O Projeto mBridge, uma plataforma de moeda digital de múltiplos bancos centrais (CBDC), já liquidou mais de 4.000 transações transfronteiriças com um valor acumulado de aproximadamente 55,5 mil milhões de dólares, de acordo com dados compilados pelo Atlantic Council, sediado em Washington. Este valor representa um aumento de quase 2.500 vezes desde a fase piloto inicial do projeto em 2022.
A plataforma está atualmente a ser testada pelos bancos centrais da China continental, Hong Kong, Tailândia, Emirados Árabes Unidos e Arábia Saudita. O yuan digital da China, ou e-CNY, representa cerca de 95% do volume total de liquidação no mBridge.
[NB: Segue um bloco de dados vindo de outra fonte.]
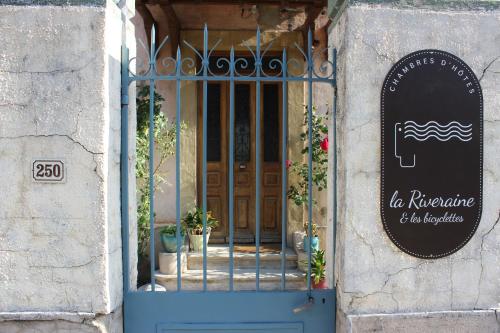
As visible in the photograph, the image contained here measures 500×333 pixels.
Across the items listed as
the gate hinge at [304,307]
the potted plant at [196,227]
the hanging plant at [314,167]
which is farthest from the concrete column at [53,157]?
the hanging plant at [314,167]

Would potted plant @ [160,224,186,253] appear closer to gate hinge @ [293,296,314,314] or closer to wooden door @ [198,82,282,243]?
wooden door @ [198,82,282,243]

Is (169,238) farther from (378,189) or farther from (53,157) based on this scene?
(378,189)

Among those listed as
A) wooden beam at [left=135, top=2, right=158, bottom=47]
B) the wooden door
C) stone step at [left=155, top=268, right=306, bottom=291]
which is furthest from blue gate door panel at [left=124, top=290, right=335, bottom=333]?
wooden beam at [left=135, top=2, right=158, bottom=47]

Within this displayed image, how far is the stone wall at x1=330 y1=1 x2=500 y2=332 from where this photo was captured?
10.4 feet

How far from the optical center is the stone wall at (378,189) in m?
3.16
A rápida expansão do mBridge ocorre enquanto a China continua a expandir a sua infraestrutura doméstica de CBDC. Dados recentes do Banco Popular da China mostram que o e-CNY processou mais de 3,4 mil milhões de transações no valor de cerca de 16,7 biliões de yuan (2,4 biliões de dólares), representando um aumento de mais de 800% em comparação com 2023.
Volume de transações e-CNY. Fonte: Atlantic CouncilRelacionado: Reino Unido recua na identificação digital para verificações de trabalho devido a receios de privacidade
China permite que bancos paguem juros sobre o yuan digital
Conforme relatado pelo Cointelegraph, o banco central da China está a introduzir um novo enquadramento para o yuan digital que permitirá aos bancos comerciais pagar juros sobre os saldos das carteiras e-CNY. A medida visa expandir o yuan digital para além do seu papel inicial como ferramenta de pagamento semelhante ao dinheiro.
De acordo com o Banco Popular da China, o enquadramento permitirá aos bancos integrar o yuan digital na sua gestão de ativos e passivos. O Vice-Governador do PBOC, Lu Lei, afirmou que o e-CNY irá transitar para uma "moeda de depósito digital", expandindo o seu papel para incluir armazenamento de valor e pagamentos transfronteiriços juntamente com transações quotidianas.
"No seu conjunto, estes desenvolvimentos apontam para uma expansão gradual da internacionalização do yuan através de infraestrutura digital", disse a analista do Atlantic Council, Alisha Chhangani, à Reuters. Em vez de desafiar diretamente o domínio do dólar americano, acrescentou, a China e os seus parceiros estão a construir infraestruturas de liquidação paralelas que reduzem a dependência dos sistemas existentes centrados no dólar.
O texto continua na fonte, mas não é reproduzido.